▶ **Problem**: In the listing below, take everything from the line containing "How far in space" down to the line containing "23 centimetres", both included. Give those lines as a JSON list of strings, one string per line, leaving out blank lines.

▶ **Extracted data**:

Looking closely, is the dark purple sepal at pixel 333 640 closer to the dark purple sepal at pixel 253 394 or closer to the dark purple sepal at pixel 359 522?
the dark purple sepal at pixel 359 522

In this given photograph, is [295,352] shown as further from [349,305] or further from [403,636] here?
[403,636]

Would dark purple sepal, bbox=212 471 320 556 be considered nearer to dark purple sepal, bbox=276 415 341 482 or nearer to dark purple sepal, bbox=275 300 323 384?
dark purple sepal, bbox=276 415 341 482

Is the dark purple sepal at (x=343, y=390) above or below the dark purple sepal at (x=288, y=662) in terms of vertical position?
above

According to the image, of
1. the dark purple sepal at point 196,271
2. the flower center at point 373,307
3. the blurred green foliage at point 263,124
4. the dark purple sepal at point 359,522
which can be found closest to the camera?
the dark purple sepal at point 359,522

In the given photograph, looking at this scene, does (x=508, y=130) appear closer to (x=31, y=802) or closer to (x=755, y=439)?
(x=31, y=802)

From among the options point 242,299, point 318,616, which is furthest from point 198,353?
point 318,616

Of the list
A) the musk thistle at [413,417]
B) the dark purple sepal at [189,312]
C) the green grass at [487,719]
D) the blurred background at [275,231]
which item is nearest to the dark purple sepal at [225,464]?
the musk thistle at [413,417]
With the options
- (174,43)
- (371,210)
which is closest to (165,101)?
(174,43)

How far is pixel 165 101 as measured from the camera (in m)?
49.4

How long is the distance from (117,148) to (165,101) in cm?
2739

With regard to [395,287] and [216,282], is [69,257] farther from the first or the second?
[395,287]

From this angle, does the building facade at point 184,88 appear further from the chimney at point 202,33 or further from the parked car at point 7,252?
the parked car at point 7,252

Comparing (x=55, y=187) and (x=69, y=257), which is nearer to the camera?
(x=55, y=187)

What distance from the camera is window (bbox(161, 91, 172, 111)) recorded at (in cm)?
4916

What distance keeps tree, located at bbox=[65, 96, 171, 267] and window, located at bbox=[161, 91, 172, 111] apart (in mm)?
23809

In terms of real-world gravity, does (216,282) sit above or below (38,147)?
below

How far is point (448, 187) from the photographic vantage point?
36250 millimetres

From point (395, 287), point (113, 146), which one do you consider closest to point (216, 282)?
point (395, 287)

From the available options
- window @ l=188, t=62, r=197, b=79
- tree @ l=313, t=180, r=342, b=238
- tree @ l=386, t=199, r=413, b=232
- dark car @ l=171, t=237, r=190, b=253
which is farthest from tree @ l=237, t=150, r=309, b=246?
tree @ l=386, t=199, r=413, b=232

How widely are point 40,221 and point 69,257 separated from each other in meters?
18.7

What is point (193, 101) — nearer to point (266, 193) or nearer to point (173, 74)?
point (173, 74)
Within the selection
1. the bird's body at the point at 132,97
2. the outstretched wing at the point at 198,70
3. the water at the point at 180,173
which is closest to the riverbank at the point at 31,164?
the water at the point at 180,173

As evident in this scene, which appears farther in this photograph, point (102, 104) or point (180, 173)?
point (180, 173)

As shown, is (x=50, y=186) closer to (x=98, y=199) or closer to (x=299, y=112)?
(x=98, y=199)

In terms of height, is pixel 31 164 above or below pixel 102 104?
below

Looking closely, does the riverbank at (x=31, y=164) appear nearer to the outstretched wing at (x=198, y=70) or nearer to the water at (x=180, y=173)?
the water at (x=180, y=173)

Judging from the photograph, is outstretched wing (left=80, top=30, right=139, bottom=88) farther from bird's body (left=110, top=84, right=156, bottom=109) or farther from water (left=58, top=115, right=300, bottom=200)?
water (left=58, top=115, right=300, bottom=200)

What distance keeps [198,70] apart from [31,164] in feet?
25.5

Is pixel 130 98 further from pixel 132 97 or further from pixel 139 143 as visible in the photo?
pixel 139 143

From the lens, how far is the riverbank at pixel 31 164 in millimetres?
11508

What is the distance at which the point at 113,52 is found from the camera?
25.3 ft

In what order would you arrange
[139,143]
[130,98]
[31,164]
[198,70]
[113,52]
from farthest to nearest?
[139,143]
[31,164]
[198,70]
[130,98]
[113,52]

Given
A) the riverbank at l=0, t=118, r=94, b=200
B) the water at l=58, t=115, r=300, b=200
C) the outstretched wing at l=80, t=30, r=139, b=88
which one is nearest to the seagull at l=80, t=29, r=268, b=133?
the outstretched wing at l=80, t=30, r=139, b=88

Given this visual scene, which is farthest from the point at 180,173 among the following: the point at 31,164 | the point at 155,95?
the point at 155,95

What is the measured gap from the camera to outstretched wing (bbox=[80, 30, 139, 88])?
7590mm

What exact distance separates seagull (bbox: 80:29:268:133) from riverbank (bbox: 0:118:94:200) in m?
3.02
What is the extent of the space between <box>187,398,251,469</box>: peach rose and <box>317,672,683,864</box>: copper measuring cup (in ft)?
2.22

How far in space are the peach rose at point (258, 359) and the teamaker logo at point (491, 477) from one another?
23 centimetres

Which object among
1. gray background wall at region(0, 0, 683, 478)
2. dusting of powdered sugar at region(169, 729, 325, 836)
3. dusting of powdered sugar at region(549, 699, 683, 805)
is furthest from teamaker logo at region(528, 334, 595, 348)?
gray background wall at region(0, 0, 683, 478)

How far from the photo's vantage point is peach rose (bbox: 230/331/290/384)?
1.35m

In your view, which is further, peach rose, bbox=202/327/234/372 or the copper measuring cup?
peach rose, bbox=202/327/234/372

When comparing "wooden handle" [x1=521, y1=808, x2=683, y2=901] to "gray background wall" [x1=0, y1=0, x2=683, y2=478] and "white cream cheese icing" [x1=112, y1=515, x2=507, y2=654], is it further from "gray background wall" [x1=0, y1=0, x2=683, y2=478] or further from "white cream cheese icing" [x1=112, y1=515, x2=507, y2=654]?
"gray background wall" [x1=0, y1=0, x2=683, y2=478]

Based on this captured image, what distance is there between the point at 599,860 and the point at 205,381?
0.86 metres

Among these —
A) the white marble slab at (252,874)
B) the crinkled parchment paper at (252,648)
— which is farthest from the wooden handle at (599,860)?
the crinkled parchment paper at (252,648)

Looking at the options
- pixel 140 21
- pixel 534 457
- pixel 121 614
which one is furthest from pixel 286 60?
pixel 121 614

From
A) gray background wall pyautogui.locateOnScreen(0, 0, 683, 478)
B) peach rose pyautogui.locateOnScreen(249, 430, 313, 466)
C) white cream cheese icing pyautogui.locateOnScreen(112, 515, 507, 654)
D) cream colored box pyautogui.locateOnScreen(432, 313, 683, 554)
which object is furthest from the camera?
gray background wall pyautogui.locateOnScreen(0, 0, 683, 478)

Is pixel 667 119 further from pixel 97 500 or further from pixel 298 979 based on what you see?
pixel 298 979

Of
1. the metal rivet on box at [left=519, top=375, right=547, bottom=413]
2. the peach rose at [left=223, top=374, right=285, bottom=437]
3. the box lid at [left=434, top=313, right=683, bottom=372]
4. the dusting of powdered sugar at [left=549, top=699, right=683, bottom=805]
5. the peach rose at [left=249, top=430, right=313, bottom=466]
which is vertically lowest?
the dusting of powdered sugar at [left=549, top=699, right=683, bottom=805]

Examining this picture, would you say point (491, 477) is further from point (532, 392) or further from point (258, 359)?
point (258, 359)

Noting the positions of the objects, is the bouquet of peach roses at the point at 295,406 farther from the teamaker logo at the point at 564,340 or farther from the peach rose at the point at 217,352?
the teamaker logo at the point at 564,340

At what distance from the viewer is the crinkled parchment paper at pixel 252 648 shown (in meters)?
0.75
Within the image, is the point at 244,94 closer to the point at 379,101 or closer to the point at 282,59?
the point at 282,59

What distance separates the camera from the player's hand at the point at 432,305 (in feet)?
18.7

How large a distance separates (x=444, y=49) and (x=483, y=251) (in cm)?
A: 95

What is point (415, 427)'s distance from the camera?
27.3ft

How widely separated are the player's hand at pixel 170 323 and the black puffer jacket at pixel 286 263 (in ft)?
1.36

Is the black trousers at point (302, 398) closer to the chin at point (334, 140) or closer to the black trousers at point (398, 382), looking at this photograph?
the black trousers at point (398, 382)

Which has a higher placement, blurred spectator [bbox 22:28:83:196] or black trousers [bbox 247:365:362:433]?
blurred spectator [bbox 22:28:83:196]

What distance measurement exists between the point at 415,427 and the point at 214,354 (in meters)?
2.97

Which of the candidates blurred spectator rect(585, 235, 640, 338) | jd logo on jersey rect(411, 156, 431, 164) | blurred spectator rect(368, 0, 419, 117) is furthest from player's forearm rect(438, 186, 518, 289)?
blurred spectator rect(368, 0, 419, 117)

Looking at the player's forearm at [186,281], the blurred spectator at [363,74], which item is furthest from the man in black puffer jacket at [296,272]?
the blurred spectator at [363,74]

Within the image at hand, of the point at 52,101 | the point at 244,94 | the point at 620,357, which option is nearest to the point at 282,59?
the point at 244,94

▶ **Finished answer**:
[
  "How far in space are the peach rose at point (258, 359) and the teamaker logo at point (491, 477) from one another?",
  "23 centimetres"
]